EXERCISE PROMPT:
Every line from the one containing "What is the" to the final line of the material below must be reproduced exactly; leave out all other lines.

DATASET RECORDS:
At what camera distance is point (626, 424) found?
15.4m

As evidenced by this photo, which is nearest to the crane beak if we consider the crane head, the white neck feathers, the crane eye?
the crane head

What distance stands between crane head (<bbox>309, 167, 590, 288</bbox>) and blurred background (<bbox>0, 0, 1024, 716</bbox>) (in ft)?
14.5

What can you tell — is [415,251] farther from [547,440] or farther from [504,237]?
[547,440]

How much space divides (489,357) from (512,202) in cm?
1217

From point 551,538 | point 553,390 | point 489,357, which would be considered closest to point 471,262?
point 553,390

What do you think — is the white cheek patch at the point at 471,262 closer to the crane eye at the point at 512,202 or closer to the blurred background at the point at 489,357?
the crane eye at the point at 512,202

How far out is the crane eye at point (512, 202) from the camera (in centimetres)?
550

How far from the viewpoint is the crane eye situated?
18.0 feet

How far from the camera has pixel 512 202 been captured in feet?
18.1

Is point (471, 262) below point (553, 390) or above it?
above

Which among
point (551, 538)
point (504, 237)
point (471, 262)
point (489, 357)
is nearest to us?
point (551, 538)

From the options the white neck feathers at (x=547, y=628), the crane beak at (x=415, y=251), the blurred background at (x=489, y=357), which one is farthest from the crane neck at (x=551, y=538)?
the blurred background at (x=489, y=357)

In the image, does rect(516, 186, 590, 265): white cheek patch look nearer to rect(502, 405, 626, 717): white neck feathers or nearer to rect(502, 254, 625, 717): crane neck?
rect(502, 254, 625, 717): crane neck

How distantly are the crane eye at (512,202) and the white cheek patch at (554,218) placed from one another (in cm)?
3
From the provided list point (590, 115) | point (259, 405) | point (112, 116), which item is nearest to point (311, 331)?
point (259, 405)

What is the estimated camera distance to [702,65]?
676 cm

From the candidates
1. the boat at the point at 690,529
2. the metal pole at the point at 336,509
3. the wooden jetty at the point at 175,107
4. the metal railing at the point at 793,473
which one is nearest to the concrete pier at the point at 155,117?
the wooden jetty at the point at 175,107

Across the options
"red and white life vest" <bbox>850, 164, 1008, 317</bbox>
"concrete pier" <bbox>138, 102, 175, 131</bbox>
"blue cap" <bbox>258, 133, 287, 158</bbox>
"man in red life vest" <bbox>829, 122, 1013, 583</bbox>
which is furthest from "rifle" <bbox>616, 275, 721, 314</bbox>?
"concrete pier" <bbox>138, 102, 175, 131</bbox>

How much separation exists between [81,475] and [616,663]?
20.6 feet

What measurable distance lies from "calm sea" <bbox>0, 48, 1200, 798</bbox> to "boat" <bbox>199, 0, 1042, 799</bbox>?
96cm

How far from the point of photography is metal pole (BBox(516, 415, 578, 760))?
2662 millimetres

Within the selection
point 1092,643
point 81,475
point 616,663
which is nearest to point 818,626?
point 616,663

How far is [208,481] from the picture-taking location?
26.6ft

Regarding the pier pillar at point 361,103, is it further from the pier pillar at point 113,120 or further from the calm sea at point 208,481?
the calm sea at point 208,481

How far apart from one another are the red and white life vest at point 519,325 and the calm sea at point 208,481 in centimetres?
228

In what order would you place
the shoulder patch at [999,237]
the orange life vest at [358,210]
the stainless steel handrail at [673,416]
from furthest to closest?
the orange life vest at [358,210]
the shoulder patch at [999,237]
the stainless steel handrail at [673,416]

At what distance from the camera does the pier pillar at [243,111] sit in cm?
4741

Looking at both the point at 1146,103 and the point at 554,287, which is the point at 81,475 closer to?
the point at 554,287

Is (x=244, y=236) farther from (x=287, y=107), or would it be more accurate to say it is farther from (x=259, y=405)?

ANSWER FOR THIS EXERCISE:
What is the estimated camera distance to [702,65]?
676 cm

From the candidates
1. the boat at the point at 690,529
2. the metal pole at the point at 336,509
3. the wooden jetty at the point at 175,107
4. the metal railing at the point at 793,473
which one is nearest to the concrete pier at the point at 155,117?
the wooden jetty at the point at 175,107

Across the options
"red and white life vest" <bbox>850, 164, 1008, 317</bbox>
"concrete pier" <bbox>138, 102, 175, 131</bbox>
"blue cap" <bbox>258, 133, 287, 158</bbox>
"man in red life vest" <bbox>829, 122, 1013, 583</bbox>
which is furthest from "rifle" <bbox>616, 275, 721, 314</bbox>?
"concrete pier" <bbox>138, 102, 175, 131</bbox>

How much separation exists between [81,475] and [616,663]?
20.6 feet

What measurable distance lies from "calm sea" <bbox>0, 48, 1200, 798</bbox> to "boat" <bbox>199, 0, 1042, 799</bbox>?
96cm

How far from the point of photography is metal pole (BBox(516, 415, 578, 760))?
2662 millimetres

Within the selection
point 1092,643
point 81,475
point 616,663
which is nearest to point 818,626?
point 616,663

How far is [208,481] from the picture-taking location?
26.6ft

Regarding the pier pillar at point 361,103, is it further from the pier pillar at point 113,120 or further from the calm sea at point 208,481?
the calm sea at point 208,481

How far apart from one another are the red and white life vest at point 519,325 and the calm sea at point 208,481 in centimetres?
228

In what order would you place
the shoulder patch at [999,237]
the orange life vest at [358,210]
the stainless steel handrail at [673,416]
from furthest to closest?
the orange life vest at [358,210]
the shoulder patch at [999,237]
the stainless steel handrail at [673,416]

At what distance from the camera does the pier pillar at [243,111] sit in cm?
4741

Looking at both the point at 1146,103 and the point at 554,287, which is the point at 81,475 closer to?
the point at 554,287

Is (x=244, y=236) farther from (x=287, y=107), or would it be more accurate to say it is farther from (x=259, y=405)?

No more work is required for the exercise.